EXERCISE AIM: Sort through the listing below and keep each line with the word "FWHM". Copy those.

THE DATA:
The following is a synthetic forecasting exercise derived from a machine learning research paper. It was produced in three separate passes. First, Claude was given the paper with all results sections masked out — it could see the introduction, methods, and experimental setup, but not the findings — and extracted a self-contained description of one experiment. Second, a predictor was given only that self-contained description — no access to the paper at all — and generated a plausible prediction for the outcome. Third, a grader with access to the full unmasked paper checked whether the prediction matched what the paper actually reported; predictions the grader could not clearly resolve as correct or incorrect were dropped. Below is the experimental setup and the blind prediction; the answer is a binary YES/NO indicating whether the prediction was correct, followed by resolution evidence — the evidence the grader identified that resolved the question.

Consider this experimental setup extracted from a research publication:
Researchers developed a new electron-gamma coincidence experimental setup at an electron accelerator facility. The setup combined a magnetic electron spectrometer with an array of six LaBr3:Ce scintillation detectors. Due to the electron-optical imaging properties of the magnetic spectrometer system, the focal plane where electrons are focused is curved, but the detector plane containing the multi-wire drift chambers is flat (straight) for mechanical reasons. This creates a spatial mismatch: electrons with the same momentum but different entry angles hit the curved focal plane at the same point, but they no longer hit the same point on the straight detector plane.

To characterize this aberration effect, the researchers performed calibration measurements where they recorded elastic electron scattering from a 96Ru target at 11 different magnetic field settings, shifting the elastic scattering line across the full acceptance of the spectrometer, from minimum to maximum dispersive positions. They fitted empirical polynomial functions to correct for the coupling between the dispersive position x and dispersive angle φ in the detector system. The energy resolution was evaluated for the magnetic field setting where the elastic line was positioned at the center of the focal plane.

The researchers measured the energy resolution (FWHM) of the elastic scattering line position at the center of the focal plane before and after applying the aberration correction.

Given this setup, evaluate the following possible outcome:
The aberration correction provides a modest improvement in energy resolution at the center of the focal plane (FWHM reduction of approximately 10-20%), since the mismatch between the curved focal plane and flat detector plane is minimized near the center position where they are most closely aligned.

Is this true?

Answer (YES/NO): NO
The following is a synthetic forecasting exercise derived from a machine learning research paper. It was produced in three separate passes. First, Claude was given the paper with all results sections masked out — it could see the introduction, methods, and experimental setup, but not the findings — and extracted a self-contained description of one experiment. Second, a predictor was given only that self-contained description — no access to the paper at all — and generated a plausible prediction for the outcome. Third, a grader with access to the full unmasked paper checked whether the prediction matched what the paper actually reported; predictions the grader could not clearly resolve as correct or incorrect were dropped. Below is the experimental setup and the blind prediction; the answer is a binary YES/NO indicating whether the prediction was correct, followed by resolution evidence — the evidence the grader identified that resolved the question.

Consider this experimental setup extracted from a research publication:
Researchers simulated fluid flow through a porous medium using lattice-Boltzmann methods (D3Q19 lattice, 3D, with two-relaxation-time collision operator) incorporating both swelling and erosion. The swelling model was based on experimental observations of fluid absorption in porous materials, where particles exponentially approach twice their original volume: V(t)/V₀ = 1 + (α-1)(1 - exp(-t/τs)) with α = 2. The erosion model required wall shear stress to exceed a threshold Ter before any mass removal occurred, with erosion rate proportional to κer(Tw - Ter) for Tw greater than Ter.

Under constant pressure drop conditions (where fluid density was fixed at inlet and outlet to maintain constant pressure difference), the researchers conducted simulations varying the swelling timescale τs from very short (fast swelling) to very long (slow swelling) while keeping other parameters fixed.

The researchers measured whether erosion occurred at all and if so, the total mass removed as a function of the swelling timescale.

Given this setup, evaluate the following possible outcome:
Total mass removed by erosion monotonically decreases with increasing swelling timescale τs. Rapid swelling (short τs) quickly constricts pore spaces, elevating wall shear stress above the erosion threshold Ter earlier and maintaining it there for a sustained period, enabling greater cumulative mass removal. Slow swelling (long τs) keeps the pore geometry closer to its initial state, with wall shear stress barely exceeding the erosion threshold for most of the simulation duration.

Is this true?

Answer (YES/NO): NO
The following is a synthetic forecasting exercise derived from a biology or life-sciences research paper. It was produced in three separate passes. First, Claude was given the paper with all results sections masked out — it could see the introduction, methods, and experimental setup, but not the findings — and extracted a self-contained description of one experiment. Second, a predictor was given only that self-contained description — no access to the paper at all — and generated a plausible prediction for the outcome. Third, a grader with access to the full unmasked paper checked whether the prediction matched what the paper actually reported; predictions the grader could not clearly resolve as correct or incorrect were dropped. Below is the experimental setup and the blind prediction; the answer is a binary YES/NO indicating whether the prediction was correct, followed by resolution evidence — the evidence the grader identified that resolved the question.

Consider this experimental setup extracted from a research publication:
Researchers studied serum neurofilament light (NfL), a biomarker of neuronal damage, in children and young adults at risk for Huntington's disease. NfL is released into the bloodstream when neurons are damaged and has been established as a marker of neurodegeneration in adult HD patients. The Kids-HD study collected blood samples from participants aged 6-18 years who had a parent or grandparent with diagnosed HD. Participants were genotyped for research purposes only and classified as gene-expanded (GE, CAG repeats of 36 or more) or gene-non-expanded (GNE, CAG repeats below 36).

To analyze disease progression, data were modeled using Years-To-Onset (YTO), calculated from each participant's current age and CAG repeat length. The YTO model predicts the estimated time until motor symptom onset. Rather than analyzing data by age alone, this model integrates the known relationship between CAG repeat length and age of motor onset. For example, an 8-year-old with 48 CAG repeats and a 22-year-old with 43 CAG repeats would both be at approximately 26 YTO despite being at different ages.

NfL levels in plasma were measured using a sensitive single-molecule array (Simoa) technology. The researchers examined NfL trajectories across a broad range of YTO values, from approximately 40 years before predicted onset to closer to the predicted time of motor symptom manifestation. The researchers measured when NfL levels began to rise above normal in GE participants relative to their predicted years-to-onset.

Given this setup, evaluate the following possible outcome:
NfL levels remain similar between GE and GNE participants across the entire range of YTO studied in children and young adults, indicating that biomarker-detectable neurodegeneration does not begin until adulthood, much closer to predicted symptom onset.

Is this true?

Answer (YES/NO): NO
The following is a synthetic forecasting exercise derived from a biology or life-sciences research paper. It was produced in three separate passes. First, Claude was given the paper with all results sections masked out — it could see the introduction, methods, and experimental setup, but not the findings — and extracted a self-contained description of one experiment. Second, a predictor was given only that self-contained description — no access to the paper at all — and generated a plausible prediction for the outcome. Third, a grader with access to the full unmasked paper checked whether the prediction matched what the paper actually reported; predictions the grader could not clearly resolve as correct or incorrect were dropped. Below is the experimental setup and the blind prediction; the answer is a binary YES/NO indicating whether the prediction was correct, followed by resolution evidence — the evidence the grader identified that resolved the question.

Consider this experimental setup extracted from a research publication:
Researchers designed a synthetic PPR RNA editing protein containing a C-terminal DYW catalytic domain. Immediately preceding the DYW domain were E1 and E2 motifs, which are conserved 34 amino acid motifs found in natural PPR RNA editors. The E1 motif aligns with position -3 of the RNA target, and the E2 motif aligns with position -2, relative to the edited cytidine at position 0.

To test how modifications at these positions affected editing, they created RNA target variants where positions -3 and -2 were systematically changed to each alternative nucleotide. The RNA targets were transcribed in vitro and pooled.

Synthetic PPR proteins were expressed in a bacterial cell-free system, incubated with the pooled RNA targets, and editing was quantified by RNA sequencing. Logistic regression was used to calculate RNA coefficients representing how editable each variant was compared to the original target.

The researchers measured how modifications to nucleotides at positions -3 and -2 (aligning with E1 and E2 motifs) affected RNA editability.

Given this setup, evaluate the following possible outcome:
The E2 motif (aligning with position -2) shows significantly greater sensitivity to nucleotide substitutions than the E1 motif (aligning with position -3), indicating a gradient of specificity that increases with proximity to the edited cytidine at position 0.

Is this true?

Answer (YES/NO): NO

EXERCISE RESPONSE:
The researchers measured the energy resolution (FWHM) of the elastic scattering line position at the center of the focal plane before and after applying the aberration correction.
The aberration correction provides a modest improvement in energy resolution at the center of the focal plane (FWHM reduction of approximately 10-20%), since the mismatch between the curved focal plane and flat detector plane is minimized near the center position where they are most closely aligned.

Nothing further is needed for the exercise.